### [EXTRAIT CHOISI]
* * *
Dans l’affaire South Poplar de 1933, la police croit qu’un autostoppeur, dont le corps a été retrouvé gelé dans un champ, a été tué d’un coup à la tête. Frances McGill réussit toutefois à prouver que la victime est morte d’une crise cardiaque et que ce qui semble être un coup à la tête est en fait le résultat d’un rachitisme infantile et d’une exposition au froid extrême après une consommation d’alcool.
Dans l’affaire Muffin au son de 1936, Frances McGill prouve qu’une femme a assassiné ses grands-parents et tenté d’empoisonner son père. Avant son enquête, aucun crime n’était présumé puisqu’il n’existait aucun motif apparent.
Fin de carrière
Frances McGill se retire de ses fonctions lorsque la GRC embauche un nouveau directeur permanent au laboratoire, le Dr C.D.T. Mundell. Selon un article de 2013 écrit par Susanna McLeod dans The Kingston Whig Standard, le nouveau directeur suggère que « cette femme reçoive un titre et une fonction officielle dans la GRC […] pour récompenser son excellent service, mais aussi pour assurer sa collaboration future, si le besoin se fait sentir ». Frances McGill est nommée chirurgienne honoraire de la GRC le 16 janvier 1946.
* * *
### [Entrées de données enregistrées]
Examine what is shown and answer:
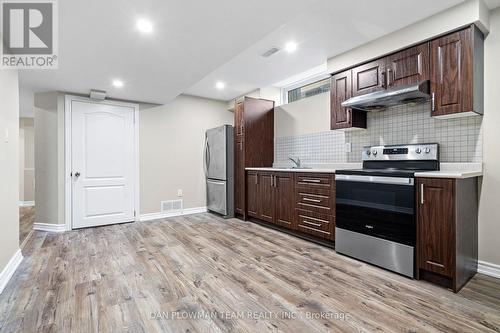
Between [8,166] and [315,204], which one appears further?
[315,204]

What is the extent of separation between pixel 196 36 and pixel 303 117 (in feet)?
7.58

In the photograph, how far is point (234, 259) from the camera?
2.72m

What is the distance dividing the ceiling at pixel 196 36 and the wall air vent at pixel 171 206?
7.08ft

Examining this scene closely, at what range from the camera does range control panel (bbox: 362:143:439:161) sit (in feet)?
8.48

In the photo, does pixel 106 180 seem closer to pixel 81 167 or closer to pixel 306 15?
pixel 81 167

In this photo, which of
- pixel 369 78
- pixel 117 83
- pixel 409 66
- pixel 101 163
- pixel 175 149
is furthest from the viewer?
pixel 175 149

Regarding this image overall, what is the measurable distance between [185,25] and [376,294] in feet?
8.87

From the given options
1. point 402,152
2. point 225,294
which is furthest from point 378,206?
point 225,294

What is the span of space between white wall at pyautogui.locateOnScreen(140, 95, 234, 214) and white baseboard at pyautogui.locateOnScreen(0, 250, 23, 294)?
2083 mm

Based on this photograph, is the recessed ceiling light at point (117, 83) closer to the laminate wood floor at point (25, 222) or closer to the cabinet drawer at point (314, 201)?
the laminate wood floor at point (25, 222)

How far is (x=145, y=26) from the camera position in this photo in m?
2.15

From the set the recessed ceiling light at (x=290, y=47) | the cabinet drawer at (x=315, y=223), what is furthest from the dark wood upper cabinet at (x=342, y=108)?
the cabinet drawer at (x=315, y=223)

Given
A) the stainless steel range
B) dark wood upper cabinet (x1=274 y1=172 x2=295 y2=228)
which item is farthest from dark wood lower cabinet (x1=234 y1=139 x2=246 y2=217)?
the stainless steel range

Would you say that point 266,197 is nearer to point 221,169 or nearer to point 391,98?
point 221,169
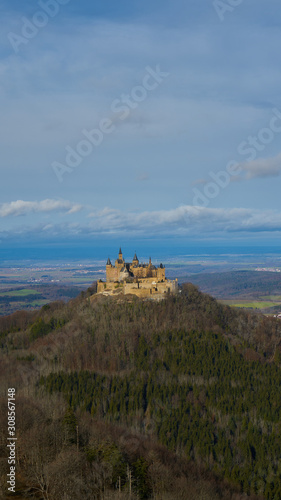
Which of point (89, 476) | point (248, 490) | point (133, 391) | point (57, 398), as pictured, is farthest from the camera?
point (133, 391)

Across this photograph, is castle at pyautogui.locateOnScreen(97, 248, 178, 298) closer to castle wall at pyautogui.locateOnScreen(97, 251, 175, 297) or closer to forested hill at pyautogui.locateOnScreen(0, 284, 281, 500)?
castle wall at pyautogui.locateOnScreen(97, 251, 175, 297)

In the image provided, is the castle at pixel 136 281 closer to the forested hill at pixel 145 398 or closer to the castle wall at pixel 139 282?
the castle wall at pixel 139 282

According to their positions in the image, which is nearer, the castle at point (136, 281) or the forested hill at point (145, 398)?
the forested hill at point (145, 398)

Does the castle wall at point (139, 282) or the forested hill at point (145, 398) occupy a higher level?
the castle wall at point (139, 282)

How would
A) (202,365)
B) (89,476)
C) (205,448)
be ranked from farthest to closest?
1. (202,365)
2. (205,448)
3. (89,476)

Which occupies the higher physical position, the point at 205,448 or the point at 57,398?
the point at 57,398

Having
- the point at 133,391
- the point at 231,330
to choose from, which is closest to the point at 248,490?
the point at 133,391

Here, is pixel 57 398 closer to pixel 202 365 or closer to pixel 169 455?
pixel 169 455

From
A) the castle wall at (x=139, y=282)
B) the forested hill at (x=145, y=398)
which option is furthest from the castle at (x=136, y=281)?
the forested hill at (x=145, y=398)
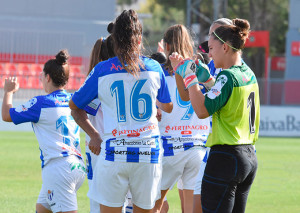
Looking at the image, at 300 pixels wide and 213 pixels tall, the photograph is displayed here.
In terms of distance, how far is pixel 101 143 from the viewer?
4781 mm

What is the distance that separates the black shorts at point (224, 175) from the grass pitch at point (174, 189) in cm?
388

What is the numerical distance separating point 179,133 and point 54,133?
4.37 ft

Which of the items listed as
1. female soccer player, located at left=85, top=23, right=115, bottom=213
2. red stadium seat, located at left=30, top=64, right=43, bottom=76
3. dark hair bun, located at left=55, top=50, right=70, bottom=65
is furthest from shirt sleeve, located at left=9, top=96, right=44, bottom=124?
red stadium seat, located at left=30, top=64, right=43, bottom=76

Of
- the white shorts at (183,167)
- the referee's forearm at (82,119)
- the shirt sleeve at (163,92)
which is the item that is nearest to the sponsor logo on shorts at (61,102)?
the referee's forearm at (82,119)

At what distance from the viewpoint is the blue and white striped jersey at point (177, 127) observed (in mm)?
6188

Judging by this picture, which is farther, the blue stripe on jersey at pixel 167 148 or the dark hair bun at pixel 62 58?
the blue stripe on jersey at pixel 167 148

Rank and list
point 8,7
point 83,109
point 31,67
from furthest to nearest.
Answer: point 8,7 < point 31,67 < point 83,109

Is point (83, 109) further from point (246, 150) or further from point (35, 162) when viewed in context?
point (35, 162)

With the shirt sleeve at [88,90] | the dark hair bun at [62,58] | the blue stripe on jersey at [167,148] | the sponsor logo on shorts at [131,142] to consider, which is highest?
the dark hair bun at [62,58]

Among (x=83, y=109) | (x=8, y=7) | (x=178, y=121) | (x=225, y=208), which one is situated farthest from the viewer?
(x=8, y=7)

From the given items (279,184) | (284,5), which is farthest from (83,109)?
(284,5)

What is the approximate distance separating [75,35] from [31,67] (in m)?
3.06

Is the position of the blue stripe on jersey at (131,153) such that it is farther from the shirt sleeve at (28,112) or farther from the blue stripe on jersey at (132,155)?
the shirt sleeve at (28,112)

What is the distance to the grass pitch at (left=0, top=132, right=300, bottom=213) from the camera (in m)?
8.76
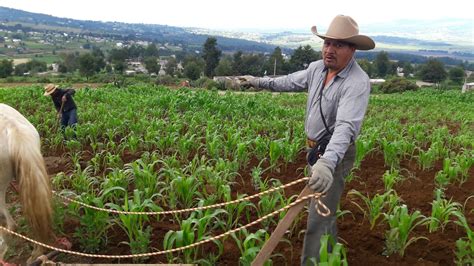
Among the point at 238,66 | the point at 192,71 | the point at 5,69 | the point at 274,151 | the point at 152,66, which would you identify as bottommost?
the point at 152,66

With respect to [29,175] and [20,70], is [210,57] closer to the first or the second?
[20,70]

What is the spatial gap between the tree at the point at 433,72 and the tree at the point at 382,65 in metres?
7.25

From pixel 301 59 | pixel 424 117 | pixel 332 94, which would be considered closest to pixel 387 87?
pixel 301 59

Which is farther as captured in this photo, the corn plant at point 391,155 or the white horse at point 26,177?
the corn plant at point 391,155

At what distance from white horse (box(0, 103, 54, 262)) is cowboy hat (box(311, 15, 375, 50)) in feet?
8.22

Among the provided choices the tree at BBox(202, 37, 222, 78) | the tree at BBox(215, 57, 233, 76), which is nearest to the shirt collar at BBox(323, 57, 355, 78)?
the tree at BBox(215, 57, 233, 76)

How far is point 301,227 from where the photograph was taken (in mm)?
4152

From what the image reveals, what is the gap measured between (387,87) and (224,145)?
117 ft

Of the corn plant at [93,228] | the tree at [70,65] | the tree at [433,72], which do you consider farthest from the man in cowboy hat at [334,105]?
the tree at [70,65]

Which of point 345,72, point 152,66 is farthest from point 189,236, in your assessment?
point 152,66

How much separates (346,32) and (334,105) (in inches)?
21.0

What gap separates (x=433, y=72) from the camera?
188 ft

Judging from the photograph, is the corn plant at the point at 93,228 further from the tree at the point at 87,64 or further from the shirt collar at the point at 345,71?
the tree at the point at 87,64

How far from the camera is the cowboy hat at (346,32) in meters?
2.95
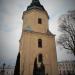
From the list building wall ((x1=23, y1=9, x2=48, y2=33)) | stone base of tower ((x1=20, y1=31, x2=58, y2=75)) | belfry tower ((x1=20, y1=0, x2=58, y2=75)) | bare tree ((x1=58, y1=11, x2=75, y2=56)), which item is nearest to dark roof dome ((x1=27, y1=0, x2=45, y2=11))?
belfry tower ((x1=20, y1=0, x2=58, y2=75))

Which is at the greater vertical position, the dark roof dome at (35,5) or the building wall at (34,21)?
the dark roof dome at (35,5)

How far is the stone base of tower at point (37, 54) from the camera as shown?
18.7 feet

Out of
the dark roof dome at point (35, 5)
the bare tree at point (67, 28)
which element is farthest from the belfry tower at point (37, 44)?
the bare tree at point (67, 28)

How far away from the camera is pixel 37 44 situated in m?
6.27

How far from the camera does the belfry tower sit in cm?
573

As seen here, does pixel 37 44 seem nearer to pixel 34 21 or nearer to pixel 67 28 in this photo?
pixel 34 21

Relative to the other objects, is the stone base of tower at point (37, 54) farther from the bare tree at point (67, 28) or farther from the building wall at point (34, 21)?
the bare tree at point (67, 28)

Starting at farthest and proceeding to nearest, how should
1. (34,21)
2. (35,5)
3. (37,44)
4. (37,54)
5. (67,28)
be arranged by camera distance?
(35,5) < (34,21) < (37,44) < (37,54) < (67,28)

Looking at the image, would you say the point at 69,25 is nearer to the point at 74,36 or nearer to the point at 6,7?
the point at 74,36

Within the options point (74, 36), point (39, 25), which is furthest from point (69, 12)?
point (39, 25)

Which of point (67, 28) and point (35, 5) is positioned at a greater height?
point (35, 5)

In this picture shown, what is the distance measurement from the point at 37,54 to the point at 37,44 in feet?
1.58

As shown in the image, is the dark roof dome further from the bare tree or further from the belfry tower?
the bare tree

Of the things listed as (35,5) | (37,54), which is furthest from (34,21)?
(37,54)
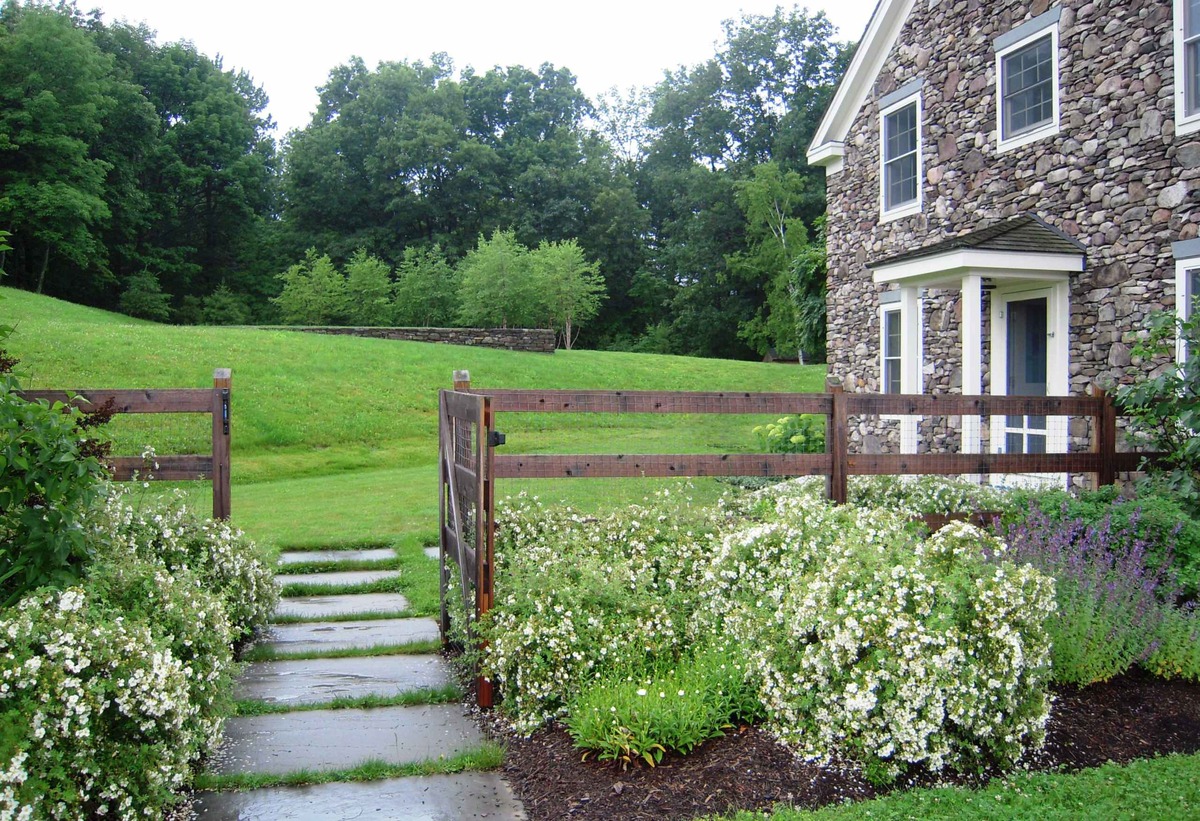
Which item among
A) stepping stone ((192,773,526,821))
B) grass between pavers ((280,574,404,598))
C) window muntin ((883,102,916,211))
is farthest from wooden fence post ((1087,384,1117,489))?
window muntin ((883,102,916,211))

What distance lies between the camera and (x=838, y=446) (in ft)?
18.1

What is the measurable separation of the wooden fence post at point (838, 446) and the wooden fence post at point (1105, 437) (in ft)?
7.45

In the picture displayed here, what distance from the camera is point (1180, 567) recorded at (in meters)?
5.18

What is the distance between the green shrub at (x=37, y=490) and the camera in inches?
138

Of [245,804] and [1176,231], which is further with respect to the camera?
[1176,231]

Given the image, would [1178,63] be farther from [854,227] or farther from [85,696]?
[85,696]

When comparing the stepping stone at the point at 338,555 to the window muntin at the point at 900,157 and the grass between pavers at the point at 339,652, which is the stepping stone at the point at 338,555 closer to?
the grass between pavers at the point at 339,652

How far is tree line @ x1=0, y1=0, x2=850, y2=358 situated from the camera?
3641 centimetres

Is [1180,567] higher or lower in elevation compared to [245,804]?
higher

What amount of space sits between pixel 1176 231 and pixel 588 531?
21.2ft

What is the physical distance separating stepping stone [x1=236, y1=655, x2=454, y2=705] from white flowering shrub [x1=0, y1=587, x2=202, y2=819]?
1.27 meters

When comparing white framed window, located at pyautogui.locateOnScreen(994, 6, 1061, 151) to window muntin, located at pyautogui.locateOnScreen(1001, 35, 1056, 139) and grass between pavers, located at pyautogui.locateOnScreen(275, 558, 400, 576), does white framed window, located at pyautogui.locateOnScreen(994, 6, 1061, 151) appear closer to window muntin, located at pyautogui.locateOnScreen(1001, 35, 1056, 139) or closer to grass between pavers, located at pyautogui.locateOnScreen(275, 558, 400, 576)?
window muntin, located at pyautogui.locateOnScreen(1001, 35, 1056, 139)

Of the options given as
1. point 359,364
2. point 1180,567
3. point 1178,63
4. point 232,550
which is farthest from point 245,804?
point 359,364


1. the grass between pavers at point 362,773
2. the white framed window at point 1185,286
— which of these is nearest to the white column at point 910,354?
the white framed window at point 1185,286
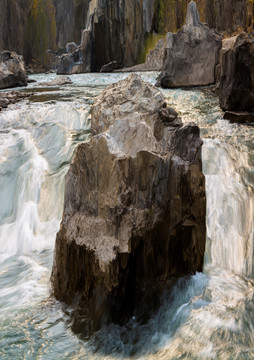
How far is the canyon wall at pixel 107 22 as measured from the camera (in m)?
17.6

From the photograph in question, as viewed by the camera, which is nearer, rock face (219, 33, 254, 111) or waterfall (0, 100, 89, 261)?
waterfall (0, 100, 89, 261)

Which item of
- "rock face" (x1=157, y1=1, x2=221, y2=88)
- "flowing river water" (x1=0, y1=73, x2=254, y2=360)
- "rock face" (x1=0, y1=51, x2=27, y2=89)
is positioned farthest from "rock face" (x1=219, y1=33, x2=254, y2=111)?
"rock face" (x1=0, y1=51, x2=27, y2=89)

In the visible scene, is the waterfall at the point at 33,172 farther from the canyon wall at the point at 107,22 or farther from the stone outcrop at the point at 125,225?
the canyon wall at the point at 107,22

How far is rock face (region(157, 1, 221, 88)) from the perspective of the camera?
1148 centimetres

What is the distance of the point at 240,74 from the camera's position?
7.57m

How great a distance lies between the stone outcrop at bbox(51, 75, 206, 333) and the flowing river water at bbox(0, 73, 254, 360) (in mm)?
164

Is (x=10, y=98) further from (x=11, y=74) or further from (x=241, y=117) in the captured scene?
(x=241, y=117)

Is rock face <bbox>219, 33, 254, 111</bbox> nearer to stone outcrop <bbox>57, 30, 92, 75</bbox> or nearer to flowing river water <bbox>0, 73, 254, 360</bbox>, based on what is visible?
flowing river water <bbox>0, 73, 254, 360</bbox>

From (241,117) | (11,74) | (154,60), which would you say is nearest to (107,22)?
(154,60)

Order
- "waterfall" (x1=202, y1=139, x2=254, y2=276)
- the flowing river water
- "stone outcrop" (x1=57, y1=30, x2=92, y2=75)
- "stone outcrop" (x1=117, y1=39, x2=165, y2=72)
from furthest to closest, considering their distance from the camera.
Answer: "stone outcrop" (x1=57, y1=30, x2=92, y2=75) < "stone outcrop" (x1=117, y1=39, x2=165, y2=72) < "waterfall" (x1=202, y1=139, x2=254, y2=276) < the flowing river water

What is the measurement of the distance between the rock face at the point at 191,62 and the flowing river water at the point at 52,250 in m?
3.62

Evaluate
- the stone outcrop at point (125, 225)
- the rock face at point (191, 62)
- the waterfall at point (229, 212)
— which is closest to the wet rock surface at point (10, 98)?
the rock face at point (191, 62)

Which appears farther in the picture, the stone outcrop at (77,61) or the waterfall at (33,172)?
the stone outcrop at (77,61)

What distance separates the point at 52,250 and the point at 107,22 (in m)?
20.8
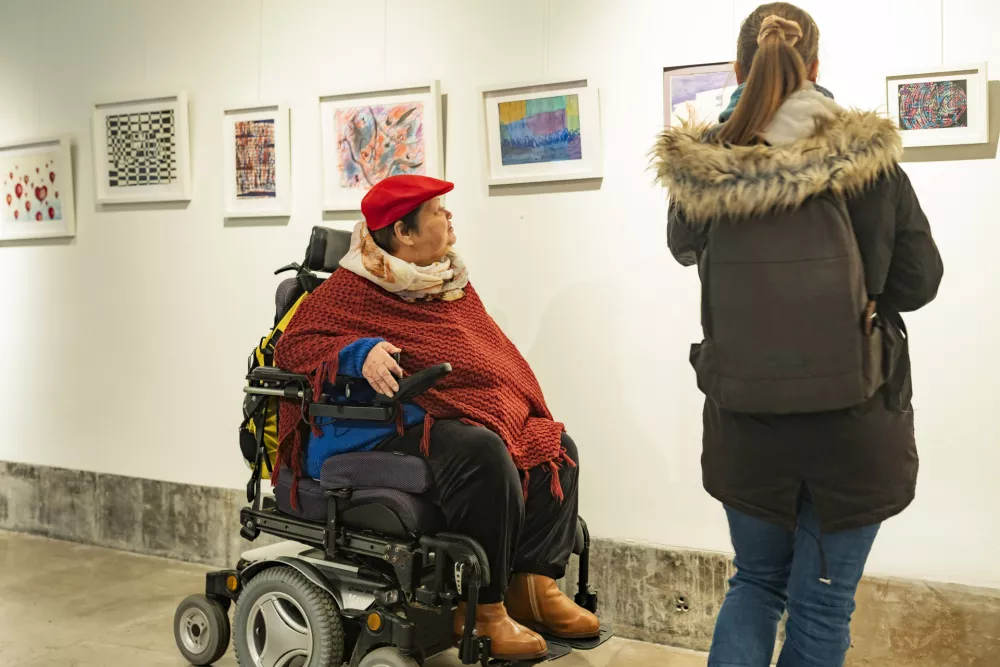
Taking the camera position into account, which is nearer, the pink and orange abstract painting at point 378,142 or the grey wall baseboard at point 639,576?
the grey wall baseboard at point 639,576

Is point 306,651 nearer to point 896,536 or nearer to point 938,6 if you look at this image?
point 896,536

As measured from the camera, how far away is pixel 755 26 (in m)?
1.78

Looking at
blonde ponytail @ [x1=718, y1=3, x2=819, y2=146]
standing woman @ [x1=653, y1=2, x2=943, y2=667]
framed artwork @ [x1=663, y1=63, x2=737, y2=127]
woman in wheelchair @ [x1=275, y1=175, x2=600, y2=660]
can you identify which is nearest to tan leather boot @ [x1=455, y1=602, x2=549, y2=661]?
woman in wheelchair @ [x1=275, y1=175, x2=600, y2=660]

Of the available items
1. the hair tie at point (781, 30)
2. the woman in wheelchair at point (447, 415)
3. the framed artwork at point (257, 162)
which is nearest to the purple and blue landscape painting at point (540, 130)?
the woman in wheelchair at point (447, 415)

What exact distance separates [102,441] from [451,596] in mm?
2346

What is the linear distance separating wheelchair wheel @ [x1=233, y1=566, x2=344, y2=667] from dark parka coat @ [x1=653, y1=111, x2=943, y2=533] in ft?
3.65

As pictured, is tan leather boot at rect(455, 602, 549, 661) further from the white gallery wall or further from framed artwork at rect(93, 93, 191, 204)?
framed artwork at rect(93, 93, 191, 204)

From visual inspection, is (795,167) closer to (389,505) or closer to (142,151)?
(389,505)

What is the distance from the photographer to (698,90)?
2801 millimetres

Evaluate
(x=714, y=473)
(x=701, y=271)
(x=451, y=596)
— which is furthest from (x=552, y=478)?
(x=701, y=271)

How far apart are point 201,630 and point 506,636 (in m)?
0.97

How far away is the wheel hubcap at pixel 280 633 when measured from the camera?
2.40 m

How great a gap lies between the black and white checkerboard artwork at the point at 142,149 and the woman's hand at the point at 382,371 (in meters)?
1.84

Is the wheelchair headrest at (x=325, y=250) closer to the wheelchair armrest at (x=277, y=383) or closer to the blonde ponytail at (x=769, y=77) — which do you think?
the wheelchair armrest at (x=277, y=383)
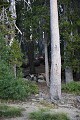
* * *
### [CONSIGNE]
Répondez brièvement à ces questions sur l'extrait consacré à Frances McGill.
(a) Dans l'affaire South Poplar de 1933, de quoi la victime est-elle réellement morte selon Frances McGill ?
(b) Dans l'affaire Muffin au son de 1936, qui la femme a-t-elle tenté d'empoisonner ?
(c) À quelle date Frances McGill est-elle nommée chirurgienne honoraire de la GRC ?
Appuyez-vous uniquement sur l'extrait pour répondre.

### [CORRIGÉ]
(a) D'une crise cardiaque.
(b) Son père.
(c) Le 16 janvier 1946.